For an example, the ELIZA program described below is a typical example from the sixties where a very simple program raised some serious kind of questions about the behavior of human intelligence. Amongst other things, ELIZA helped psychologists and philosophers to question the idea of what it means to 'understand' in natural language (for example English) conversations
By saying that Artificial Intelligence helps us understand the nature of human intelligence in society, we should notice that AI researchers are increasingly studying multi-agent systems, roughly speaking, which are, collections of AI programs able to cooperate/compete and communicate on small job towards the completion of big tasks. This means that the social nature of intelligence, rather than, individual, is now a subject within range of computational studies in AI.
Certainly, humans are not the only living, and the questions of life (including intelligent life) poses even bigger questions. Surely, some Artificial Life (ALife) researchers have big plans for their software.

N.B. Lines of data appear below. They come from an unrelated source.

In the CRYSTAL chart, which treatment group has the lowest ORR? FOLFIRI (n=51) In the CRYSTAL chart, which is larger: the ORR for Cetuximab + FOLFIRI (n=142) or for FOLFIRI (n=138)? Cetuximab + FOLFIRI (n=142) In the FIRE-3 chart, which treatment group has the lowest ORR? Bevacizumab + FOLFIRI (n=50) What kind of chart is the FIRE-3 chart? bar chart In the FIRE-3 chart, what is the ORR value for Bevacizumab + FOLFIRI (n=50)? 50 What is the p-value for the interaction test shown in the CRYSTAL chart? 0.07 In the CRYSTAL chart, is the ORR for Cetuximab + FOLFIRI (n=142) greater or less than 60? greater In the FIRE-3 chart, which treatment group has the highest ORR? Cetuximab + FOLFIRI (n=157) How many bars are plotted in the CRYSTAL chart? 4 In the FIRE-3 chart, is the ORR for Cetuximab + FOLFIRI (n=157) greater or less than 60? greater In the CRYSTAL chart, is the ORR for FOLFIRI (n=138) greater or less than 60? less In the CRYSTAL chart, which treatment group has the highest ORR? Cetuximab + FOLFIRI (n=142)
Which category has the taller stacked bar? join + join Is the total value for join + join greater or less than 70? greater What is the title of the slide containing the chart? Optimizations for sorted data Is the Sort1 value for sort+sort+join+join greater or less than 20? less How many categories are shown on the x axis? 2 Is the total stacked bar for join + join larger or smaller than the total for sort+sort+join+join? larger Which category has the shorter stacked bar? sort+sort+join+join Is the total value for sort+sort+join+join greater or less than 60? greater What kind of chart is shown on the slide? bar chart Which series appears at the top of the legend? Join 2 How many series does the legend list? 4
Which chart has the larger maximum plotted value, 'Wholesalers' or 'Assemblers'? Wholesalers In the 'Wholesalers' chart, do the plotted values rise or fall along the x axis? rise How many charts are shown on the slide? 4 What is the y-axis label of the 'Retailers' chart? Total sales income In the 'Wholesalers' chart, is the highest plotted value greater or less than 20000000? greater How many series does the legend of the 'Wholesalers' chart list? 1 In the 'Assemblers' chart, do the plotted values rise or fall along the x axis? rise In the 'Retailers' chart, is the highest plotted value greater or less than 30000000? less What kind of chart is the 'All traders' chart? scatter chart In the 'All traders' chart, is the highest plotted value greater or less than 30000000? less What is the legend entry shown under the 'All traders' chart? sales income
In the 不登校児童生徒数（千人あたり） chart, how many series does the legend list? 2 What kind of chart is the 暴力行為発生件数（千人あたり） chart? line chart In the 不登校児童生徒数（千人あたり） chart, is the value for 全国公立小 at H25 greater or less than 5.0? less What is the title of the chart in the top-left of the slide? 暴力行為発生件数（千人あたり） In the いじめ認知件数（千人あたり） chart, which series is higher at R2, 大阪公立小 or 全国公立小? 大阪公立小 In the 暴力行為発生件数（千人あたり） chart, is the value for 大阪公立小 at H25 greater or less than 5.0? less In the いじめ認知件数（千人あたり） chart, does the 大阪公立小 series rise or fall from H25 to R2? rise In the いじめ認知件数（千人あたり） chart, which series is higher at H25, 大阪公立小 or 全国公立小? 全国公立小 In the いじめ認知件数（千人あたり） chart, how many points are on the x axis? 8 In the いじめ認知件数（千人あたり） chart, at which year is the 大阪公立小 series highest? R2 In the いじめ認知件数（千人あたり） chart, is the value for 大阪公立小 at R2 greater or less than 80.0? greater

They want to use them to:
Give birth to new life forms.
A study of Artificial Life will surely throw light on what this means for a difficult system to be 'alive'. Furthermore, ALife researchers hope that, in creating artificial life-forms, given time, intelligent nature will emerge, mostly like they did in human evolution. Therefore, there can be practical applications of an ALife approach. In particular, evolutionary algorithms (where parameters and programs are evolved to perform a specific task, rather than to exhibit signs of life) are becoming mainstream in AI.